- **REQUEST**
Return the listing below line for line, changing nothing from the first entry to the last.

(A run of records)
▬▬▬

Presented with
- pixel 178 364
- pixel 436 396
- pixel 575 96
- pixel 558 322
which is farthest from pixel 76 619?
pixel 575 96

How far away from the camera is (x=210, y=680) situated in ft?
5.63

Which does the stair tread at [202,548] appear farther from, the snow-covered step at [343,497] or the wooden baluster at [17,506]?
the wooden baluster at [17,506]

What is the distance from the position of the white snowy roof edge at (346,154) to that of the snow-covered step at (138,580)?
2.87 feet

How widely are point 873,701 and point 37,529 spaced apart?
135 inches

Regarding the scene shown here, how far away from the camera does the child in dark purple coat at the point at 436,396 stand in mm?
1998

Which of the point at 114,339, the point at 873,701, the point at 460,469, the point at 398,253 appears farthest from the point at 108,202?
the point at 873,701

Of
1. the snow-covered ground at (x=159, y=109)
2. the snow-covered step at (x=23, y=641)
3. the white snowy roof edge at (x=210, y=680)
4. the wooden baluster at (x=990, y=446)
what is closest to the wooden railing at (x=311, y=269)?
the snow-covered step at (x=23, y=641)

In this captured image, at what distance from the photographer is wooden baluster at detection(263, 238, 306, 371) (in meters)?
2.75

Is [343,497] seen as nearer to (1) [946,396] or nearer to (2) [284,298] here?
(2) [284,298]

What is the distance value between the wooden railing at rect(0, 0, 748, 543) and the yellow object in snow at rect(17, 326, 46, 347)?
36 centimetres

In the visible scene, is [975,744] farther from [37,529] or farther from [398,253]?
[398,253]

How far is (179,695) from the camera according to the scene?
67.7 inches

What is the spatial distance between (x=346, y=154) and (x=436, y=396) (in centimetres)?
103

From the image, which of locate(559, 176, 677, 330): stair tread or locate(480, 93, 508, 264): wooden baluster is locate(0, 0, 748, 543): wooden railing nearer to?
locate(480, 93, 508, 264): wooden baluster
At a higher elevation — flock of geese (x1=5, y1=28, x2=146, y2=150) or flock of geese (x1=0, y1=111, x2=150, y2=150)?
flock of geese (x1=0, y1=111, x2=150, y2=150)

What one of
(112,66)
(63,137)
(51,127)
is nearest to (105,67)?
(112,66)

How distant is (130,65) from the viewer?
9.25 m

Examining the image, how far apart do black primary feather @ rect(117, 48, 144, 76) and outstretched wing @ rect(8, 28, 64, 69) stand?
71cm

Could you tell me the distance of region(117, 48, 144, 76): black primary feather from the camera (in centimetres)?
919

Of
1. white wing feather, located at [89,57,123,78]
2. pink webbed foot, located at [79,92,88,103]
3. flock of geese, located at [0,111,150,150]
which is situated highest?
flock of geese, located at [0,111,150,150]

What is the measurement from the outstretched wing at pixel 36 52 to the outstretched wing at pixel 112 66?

▬▬▬

- **FULL ANSWER**
Presented with
- pixel 178 364
- pixel 436 396
- pixel 575 96
- pixel 558 322
which is farthest from pixel 76 619?
pixel 575 96

How far away from the camera is (x=210, y=680) situated in ft?
5.63

Which does the stair tread at [202,548] appear farther from, the snow-covered step at [343,497] or the wooden baluster at [17,506]?
the wooden baluster at [17,506]

What is the distance from the position of the white snowy roof edge at (346,154) to that of the snow-covered step at (138,580)?
2.87 feet

How widely are point 873,701 and point 37,529 spaced apart?
135 inches

Regarding the scene shown here, how far away from the camera does the child in dark purple coat at the point at 436,396 stand in mm?
1998

Which of the point at 114,339, the point at 873,701, the point at 460,469, the point at 398,253 appears farthest from the point at 108,202?
the point at 873,701

Of
1. the snow-covered ground at (x=159, y=109)
2. the snow-covered step at (x=23, y=641)
3. the white snowy roof edge at (x=210, y=680)
4. the wooden baluster at (x=990, y=446)
what is closest to the wooden railing at (x=311, y=269)?
the snow-covered step at (x=23, y=641)

In this captured image, at what distance from the photographer is wooden baluster at detection(263, 238, 306, 371) (in meters)?
2.75

Is [343,497] seen as nearer to (1) [946,396] or nearer to (2) [284,298] here?
(2) [284,298]

What is the distance value between the wooden railing at rect(0, 0, 748, 543) and the yellow object in snow at rect(17, 326, 46, 347)?
36 centimetres

In the visible scene, is [975,744] farther from [37,529] or farther from [398,253]?
[398,253]

How far is (179,695) from the camera according to the scene?
67.7 inches

What is the spatial distance between (x=346, y=154) and (x=436, y=396) (in centimetres)?
103

From the image, which of locate(559, 176, 677, 330): stair tread or locate(480, 93, 508, 264): wooden baluster is locate(0, 0, 748, 543): wooden railing nearer to?
locate(480, 93, 508, 264): wooden baluster
At a higher elevation — flock of geese (x1=5, y1=28, x2=146, y2=150) or flock of geese (x1=0, y1=111, x2=150, y2=150)?
flock of geese (x1=0, y1=111, x2=150, y2=150)

What one of
(112,66)
(63,137)
(51,127)
is nearest to (105,67)?
(112,66)

How distant is (130,65) from the viewer?
9.25 m

Examining the image, how far apart do black primary feather @ rect(117, 48, 144, 76) and outstretched wing @ rect(8, 28, 64, 69) stand?
71cm

Could you tell me the distance of region(117, 48, 144, 76): black primary feather from the camera (in centimetres)?
919

Of
1. white wing feather, located at [89,57,123,78]
2. pink webbed foot, located at [79,92,88,103]
3. flock of geese, located at [0,111,150,150]
which is situated highest?
flock of geese, located at [0,111,150,150]

What is the measurement from the outstretched wing at pixel 36 52 to the outstretched wing at pixel 112 66?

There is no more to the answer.